Screen time could have a negative effect on adolescents, says new research

Church Point (NS), May 1, 2019Caroline Fitzpatrick, a professor of psychology in the Department of Social Sciences at Université Sainte-Anne and a researcher at the PERFORM Centre, has just published the results of a large Canadian study of 40,000 teenagers which examines the impact of screens on youth. Professor Fitzpatrick's research suggests that time spent with screens could have a negative effect on adolescent health. Robin Burkhalter, researcher at the Propel Centre for Population Health Impact at the University of Waterloo and Mark Asbridge, Professor in the Department of Community Health and Epidemiology at Dalhousie University were also part of the research team.

The results of this study revealed that the increased use of screens by young people has negative effects on their health and productivity. Teens who spend several hours a day watching television, playing video games, or surfing the internet had lower levels of academic success, were less connected to their school environment, had low self-esteem, and where more likely to bully others. In addition, they were less physically active and had poorer eating habits.

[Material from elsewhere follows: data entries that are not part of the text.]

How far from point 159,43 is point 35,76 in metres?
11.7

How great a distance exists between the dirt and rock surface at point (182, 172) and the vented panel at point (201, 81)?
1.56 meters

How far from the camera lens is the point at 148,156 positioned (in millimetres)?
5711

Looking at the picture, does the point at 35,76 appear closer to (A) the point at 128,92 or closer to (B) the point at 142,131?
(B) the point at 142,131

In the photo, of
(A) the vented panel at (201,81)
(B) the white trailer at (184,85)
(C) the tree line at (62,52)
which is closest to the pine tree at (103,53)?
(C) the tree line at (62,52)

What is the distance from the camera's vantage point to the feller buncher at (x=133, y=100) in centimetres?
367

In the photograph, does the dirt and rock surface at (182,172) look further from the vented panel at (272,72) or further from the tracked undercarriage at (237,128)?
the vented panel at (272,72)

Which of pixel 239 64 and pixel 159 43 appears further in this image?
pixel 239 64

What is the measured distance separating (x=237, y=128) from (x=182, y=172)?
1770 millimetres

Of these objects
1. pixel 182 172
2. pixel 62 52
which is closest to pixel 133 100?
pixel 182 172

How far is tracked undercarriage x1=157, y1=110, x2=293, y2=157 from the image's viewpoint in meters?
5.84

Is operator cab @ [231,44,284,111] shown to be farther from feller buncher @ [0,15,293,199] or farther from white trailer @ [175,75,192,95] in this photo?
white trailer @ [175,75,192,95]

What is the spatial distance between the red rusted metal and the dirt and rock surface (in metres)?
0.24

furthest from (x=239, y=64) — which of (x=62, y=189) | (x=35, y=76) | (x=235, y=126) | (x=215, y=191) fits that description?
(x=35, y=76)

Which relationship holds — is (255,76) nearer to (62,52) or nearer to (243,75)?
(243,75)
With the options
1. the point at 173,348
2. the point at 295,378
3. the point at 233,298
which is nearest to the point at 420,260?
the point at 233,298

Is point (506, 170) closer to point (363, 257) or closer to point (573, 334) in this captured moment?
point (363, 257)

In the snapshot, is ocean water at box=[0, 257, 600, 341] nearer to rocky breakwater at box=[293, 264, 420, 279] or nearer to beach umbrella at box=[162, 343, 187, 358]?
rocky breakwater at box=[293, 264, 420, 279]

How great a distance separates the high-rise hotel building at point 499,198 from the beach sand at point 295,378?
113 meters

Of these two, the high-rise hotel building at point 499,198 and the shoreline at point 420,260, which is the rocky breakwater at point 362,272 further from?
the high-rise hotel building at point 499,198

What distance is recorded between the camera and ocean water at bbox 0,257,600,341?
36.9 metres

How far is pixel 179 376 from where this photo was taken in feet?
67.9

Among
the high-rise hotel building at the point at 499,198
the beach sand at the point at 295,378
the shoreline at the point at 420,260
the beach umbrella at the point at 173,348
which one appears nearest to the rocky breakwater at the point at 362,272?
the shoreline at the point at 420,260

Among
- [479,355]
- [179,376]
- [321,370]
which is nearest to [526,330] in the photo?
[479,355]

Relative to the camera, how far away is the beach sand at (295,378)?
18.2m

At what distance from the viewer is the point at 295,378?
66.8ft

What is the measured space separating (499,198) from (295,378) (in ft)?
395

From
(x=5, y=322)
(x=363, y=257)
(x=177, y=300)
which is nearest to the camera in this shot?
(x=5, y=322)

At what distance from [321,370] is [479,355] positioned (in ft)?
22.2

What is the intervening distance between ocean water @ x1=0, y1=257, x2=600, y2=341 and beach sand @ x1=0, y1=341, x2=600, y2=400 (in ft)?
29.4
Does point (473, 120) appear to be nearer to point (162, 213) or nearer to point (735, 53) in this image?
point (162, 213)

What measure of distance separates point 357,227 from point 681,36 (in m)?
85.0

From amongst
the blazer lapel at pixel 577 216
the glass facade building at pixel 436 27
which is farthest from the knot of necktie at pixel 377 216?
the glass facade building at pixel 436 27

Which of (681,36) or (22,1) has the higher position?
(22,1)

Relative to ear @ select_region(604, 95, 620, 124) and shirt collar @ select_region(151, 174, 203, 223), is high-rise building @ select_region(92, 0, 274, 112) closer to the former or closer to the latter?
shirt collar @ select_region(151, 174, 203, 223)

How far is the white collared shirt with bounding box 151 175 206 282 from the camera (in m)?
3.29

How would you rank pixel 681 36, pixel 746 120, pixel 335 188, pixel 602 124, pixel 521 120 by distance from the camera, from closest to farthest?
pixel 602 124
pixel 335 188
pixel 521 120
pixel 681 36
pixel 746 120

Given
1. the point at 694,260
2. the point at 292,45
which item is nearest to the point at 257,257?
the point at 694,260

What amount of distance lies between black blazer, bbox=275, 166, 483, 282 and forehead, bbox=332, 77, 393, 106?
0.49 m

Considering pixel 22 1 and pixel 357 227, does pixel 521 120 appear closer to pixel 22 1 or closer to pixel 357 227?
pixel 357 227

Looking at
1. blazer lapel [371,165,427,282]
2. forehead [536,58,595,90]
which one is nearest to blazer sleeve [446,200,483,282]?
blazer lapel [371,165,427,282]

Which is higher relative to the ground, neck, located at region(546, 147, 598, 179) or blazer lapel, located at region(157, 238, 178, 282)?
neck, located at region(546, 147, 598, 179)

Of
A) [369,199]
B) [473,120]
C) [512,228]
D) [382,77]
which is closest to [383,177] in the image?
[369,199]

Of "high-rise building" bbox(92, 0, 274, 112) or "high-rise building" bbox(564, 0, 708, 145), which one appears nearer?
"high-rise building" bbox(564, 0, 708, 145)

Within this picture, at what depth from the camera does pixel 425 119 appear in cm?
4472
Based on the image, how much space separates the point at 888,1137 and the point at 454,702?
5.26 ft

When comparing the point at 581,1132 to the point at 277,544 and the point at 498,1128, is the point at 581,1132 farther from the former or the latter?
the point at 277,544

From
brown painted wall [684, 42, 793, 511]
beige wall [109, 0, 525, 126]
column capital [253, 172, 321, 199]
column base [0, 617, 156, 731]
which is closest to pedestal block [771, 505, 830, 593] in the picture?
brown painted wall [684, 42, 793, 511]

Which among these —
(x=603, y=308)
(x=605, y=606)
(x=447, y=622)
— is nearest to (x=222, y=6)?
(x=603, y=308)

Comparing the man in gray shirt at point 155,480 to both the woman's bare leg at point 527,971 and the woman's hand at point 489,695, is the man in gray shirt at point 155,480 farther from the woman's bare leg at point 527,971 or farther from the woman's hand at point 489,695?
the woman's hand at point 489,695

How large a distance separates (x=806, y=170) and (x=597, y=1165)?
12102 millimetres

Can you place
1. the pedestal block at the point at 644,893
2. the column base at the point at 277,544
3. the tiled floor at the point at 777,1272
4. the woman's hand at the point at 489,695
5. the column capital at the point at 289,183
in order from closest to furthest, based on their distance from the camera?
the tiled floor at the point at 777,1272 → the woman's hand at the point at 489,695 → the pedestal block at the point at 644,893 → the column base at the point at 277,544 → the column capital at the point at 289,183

"Overall, the time spent in front of screens can take time away from other activities that could be more beneficial and rewarding," explains Professor Fitzpatrick. In addition, the adverse effects are more pronounced among teens who have high levels of screen use (4 to 5 hours per day) compared to those who use them more moderately (2 hours or less per day). Therefore, a reduction in their use could translate into important benefits from a public health perspective.

"Media use habits can be compared to a healthy diet. It would be beneficial to raise awareness among young people as early as possible, so that they can make healthy decisions about screens themselves," she says. “Parents can support youth by modelling responsible media use habits”.

The following recommendations regarding the proper use of screens should be noted: 

Children under 2 years old

No screen time (source: Canadian Paediatric Society);

Children between the age of 2 and 5

Less than one hour per day (source: Canadian Paediatric Society);

Children between the age of 5 and 17

Less than 2 hours per day (source: Canadian Society for Exercise Physiology).